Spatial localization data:
- - - - -

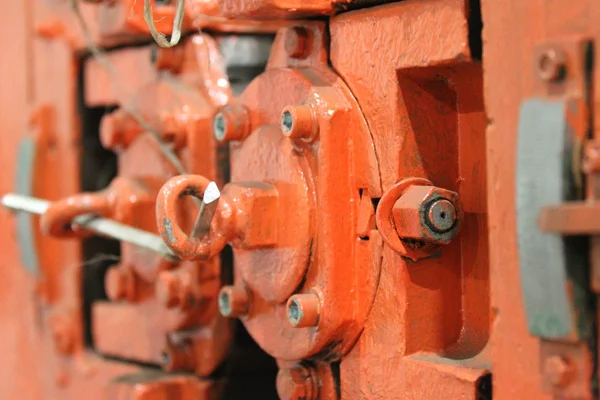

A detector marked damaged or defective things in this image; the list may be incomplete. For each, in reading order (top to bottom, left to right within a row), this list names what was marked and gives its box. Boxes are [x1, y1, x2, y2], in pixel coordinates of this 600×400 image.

large rusty bolt [212, 104, 250, 142]
large rusty bolt [282, 104, 318, 141]
large rusty bolt [392, 186, 462, 245]
large rusty bolt [218, 286, 248, 318]
large rusty bolt [288, 294, 322, 328]
large rusty bolt [276, 364, 318, 398]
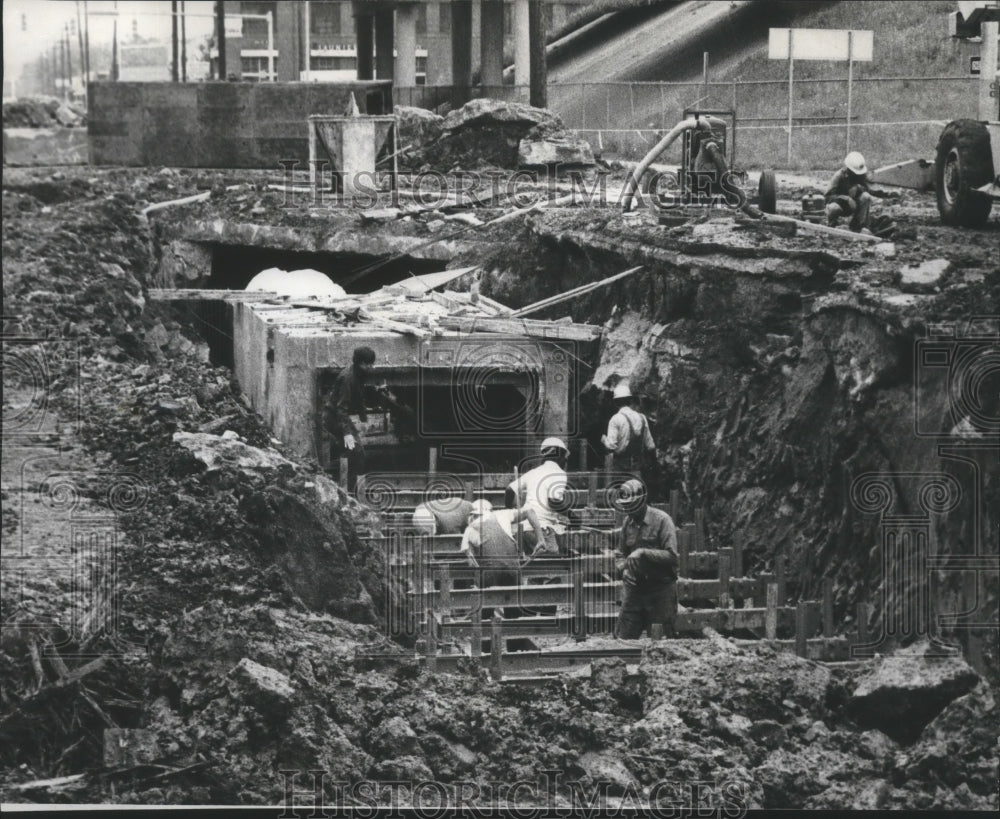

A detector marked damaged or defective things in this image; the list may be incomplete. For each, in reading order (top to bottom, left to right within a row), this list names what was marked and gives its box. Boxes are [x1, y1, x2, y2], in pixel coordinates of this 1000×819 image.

broken concrete chunk [230, 656, 296, 708]
broken concrete chunk [848, 640, 980, 744]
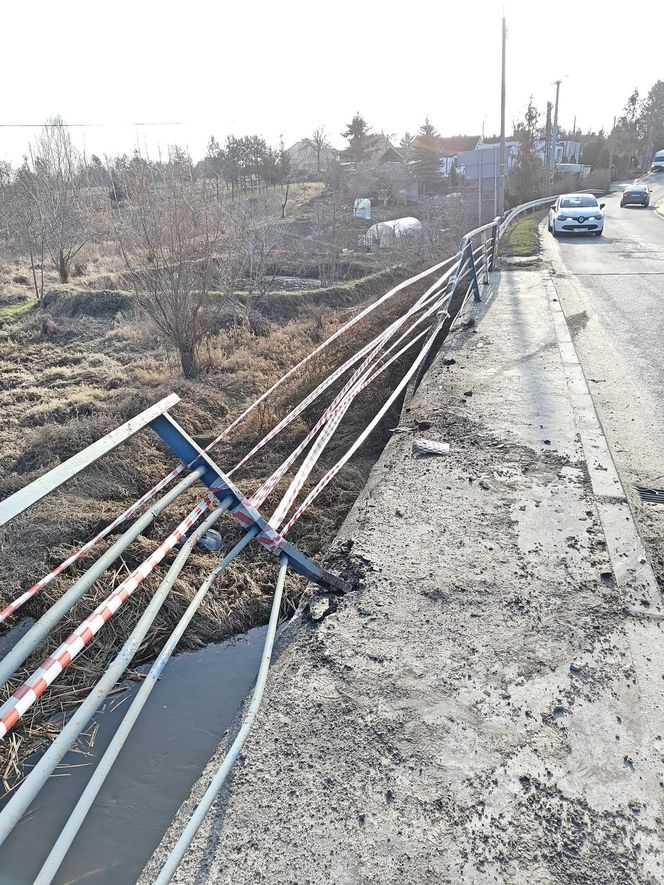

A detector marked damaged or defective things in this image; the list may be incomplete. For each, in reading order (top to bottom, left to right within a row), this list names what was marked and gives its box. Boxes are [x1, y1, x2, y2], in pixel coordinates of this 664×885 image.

- - - - -

TASK STATEMENT: Output each record exactly as it appears, but not the pictures.

EXERCISE OUTPUT:
A detector marked damaged or defective things in this image; the list may be incomplete. For each, in reading order (top to bottom, left to right within a row), this list names what was marked and gives its box. Boxes are [x1, y1, x2, y2], in pixel coordinates of this 600×400 image.

large rusty bolt [212, 104, 250, 142]
large rusty bolt [282, 104, 318, 141]
large rusty bolt [392, 186, 462, 245]
large rusty bolt [218, 286, 248, 318]
large rusty bolt [288, 294, 322, 328]
large rusty bolt [276, 364, 318, 398]

A detector marked damaged or defective things in this image; the list may be incomplete. For each, in reading order (top to bottom, left to right within a row), this list names what was marked and gives its box. Boxes are [x1, y1, x2, y2], in pixel coordinates of this 1000×819 image.

broken concrete chunk [230, 656, 296, 708]
broken concrete chunk [848, 640, 980, 744]

A detector marked damaged or defective things in this image; the list may be incomplete. For each, in reading order (top to bottom, left to right within a row), this list names what was marked and gives its box. Boxes are [x1, y1, x2, y2], in pixel coordinates of this 664×885 image.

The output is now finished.